Detroit state senators like Tupac Hunter and Bert Johnson said they didn't know what he was talking about. About the only thing clear is this: Most of Detroit is still plunged in darkness when the sun goes down, something criminals love.
And our elected representatives in Lansing don't give enough of a damn to reach an agreement to get the lights back on.
Singing the blues: I was pretty suspicious when, earlier in the week, the governor announced a proposal to allow Blue Cross/Blue Shield to convert itself into a nonprofit mutual fund.
The Blues are officially a charity, even if they are the only charity I know that pays its CEO more than $3 million a year. The Blues provide health insurance to more people, by far, than anybody else in Michigan. What their status as a charity means is this:
They have to offer health insurance to everybody, regardless of any pre-existing condition. The governor's plan would mean the Blues wouldn't have to do that anymore. They would also no longer be under the same intense state scrutiny and oversight as now. They would lose their current $100 million state tax exemption, and they would probably find it easier and faster to raise rates.
The governor's rationale was that this was all right, since President Obama's Affordable Care Act means people can no longer be denied health insurance because of a pre-existing condition.

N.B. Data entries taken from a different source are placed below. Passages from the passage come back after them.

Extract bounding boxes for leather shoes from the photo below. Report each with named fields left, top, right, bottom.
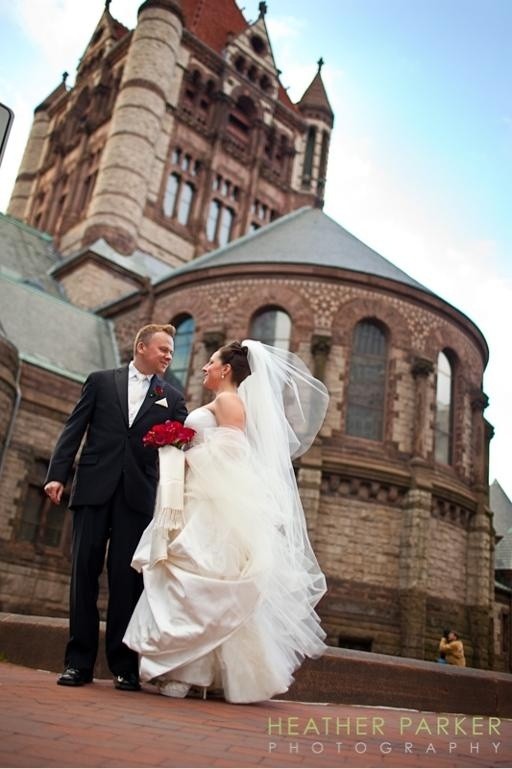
left=57, top=668, right=93, bottom=686
left=114, top=676, right=138, bottom=691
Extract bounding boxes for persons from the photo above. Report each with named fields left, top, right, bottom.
left=41, top=325, right=187, bottom=690
left=438, top=628, right=466, bottom=668
left=119, top=337, right=329, bottom=704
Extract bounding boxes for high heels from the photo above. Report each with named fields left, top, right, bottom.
left=156, top=677, right=207, bottom=699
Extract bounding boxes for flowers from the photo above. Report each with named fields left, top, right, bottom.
left=142, top=419, right=197, bottom=450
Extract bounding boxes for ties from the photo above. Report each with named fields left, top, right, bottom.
left=129, top=374, right=147, bottom=427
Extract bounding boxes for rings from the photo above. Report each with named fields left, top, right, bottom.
left=48, top=493, right=51, bottom=496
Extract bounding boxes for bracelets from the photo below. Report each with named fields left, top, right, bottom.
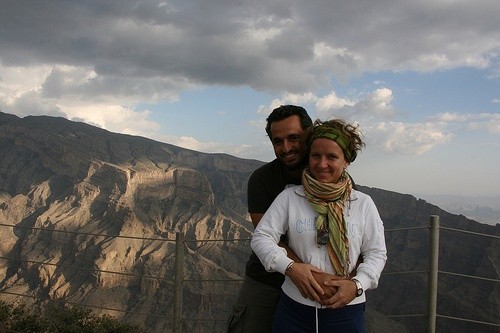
left=284, top=262, right=293, bottom=275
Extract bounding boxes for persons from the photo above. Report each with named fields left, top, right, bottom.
left=249, top=119, right=388, bottom=333
left=226, top=105, right=364, bottom=333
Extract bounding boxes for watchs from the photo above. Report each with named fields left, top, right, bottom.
left=353, top=278, right=363, bottom=297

But what if Mitt Romney wins and national health insurance is repealed? Frank Kelley paid special attention to consumer protection during the 37 years he was Michigan's attorney general.
He calmed my fears somewhat. "Don't worry," he said. "Romney isn't going to win, and in any event this deal won't happen if it looks like Obamacare would be repealed. But it won't be."
He does share my suspicion that this will lead to the Blues converting themselves into a for-profit insurer, and thereby making a few top executives very rich. But he doesn't think people will be hurt.
But I wonder.
More news of the dying Free Press: If you ever were silly enough to wonder whether the Gannett newspaper chain cares about journalism more than chasing down every last nickel, you got your answer this week. This week, it was learned that Gannett is completing the cheapening and trivializing of the paper by getting rid of a huge number of its remaining experienced staffers.
Among those going over the side: Ron Dzwonkowski, the former editorial page editor; Pulitzer Prize-winner David Ashenfelter; longtime Lansing correspondent Dawson Bell; and the familiar bylines Cecil Angel, Joe Swickard, Eric Sharp, medical writer Pat Anstett, photo director Craig Porter, veteran photographers Pat Beck and Susan Tusa, and a bunch more.
They committed the crime, in corporate eyes, of making decent salaries. The newspaper will probably hire a few much cheaper, small-market reporters in return. All this raises the question of whether there will be anything worthwhile reading in the Free Press.
The answer is yes, sort of. On the days Brian Dickerson or Stephen Henderson's columns appear, anyway. And then there's the Gannett weather map. You can also read Mitch Albom plugging his latest smarmy book or attempt to make money out of Ernie Harwell's corpse. Beyond that, there's the brilliant comic strip, Pearls Before Swine. And say ... did I mention the weather map?